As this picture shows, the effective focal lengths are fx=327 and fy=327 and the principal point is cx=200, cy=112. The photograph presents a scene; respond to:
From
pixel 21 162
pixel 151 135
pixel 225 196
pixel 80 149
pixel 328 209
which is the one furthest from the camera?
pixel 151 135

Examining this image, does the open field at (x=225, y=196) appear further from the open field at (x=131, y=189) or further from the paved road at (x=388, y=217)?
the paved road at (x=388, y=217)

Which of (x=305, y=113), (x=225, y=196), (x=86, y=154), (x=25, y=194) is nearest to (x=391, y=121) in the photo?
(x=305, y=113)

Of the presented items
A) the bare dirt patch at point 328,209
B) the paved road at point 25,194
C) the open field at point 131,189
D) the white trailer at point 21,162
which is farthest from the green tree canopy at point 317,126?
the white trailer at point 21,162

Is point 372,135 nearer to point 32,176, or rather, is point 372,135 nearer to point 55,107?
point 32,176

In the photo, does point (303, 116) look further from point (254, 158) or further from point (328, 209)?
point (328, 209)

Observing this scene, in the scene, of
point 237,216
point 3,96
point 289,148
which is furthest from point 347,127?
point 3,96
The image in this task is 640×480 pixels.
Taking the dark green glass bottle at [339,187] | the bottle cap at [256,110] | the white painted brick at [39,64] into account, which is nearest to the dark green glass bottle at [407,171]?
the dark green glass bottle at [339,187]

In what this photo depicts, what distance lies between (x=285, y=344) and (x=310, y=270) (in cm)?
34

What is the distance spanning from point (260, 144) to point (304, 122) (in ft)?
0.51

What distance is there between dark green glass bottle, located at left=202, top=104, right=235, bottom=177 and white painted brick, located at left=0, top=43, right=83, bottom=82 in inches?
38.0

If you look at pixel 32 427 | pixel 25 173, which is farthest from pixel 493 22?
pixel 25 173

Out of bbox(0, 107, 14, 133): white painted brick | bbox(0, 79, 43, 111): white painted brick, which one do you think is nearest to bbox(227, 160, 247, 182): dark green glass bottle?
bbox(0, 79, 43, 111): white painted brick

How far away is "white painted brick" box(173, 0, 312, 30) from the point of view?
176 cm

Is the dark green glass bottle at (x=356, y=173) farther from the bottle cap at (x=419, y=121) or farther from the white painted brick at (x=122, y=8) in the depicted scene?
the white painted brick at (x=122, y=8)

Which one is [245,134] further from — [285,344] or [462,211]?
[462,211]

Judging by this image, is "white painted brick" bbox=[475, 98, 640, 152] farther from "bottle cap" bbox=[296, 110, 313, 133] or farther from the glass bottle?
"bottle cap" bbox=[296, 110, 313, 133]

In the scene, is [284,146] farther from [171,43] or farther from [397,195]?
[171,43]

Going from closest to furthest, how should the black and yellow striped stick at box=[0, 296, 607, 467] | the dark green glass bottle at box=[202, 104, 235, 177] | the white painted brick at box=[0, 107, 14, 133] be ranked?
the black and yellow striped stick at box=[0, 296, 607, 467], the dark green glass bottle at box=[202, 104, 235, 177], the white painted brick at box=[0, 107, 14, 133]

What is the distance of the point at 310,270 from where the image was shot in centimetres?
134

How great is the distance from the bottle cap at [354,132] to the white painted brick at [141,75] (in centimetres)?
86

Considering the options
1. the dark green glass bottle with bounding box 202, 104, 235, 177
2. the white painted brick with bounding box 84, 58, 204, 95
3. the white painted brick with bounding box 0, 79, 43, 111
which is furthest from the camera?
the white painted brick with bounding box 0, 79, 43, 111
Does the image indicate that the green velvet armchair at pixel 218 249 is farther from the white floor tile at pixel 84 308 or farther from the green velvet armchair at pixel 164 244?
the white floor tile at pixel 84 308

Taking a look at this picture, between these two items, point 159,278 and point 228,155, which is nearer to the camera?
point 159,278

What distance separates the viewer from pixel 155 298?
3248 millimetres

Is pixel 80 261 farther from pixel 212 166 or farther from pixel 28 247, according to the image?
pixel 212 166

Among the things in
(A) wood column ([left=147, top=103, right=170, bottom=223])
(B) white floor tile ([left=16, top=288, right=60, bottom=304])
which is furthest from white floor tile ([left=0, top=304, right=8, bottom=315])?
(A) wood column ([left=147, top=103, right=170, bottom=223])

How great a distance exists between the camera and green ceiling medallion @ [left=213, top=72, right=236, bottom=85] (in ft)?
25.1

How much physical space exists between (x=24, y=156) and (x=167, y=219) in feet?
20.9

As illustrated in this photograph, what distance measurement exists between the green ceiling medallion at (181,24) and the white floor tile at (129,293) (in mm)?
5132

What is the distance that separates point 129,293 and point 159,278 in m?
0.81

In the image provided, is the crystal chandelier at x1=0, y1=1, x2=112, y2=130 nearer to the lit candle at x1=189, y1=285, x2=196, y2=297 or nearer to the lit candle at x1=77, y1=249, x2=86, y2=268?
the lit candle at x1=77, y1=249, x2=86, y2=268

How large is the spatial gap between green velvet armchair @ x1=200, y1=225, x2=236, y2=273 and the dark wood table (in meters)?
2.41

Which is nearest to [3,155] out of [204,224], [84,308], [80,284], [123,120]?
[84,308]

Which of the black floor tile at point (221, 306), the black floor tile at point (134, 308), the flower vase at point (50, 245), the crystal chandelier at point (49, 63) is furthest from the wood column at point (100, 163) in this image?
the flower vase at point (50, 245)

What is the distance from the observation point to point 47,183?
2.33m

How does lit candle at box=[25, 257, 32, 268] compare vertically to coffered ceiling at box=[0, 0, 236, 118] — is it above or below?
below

..........

● TO BE DONE:
From the "How much physical" line to the close of the listing, restate each line word for word.

● CORRECT RESULT:
How much physical space exists between (x=24, y=156) and (x=167, y=219) in feet?
20.9

As illustrated in this photograph, what distance measurement exists between the green ceiling medallion at (181,24) and the white floor tile at (129,293) (in mm)?
5132

What is the distance that separates point 129,293 and point 159,278 in m?
0.81

In the image provided, is the crystal chandelier at x1=0, y1=1, x2=112, y2=130 nearer to the lit candle at x1=189, y1=285, x2=196, y2=297 or nearer to the lit candle at x1=77, y1=249, x2=86, y2=268?
the lit candle at x1=77, y1=249, x2=86, y2=268

How large is the spatial gap between green velvet armchair @ x1=200, y1=225, x2=236, y2=273 and the dark wood table (in meters)?
2.41

Which is nearest to [3,155] out of [204,224], [84,308], [80,284], [123,120]?
[84,308]

Which of the black floor tile at point (221, 306), the black floor tile at point (134, 308), the flower vase at point (50, 245), the crystal chandelier at point (49, 63) is furthest from the wood column at point (100, 163) in this image?
the flower vase at point (50, 245)

What is the distance from the observation point to point 47,183?
2.33m

How does lit candle at box=[25, 257, 32, 268] compare vertically to coffered ceiling at box=[0, 0, 236, 118] — is it above or below?
below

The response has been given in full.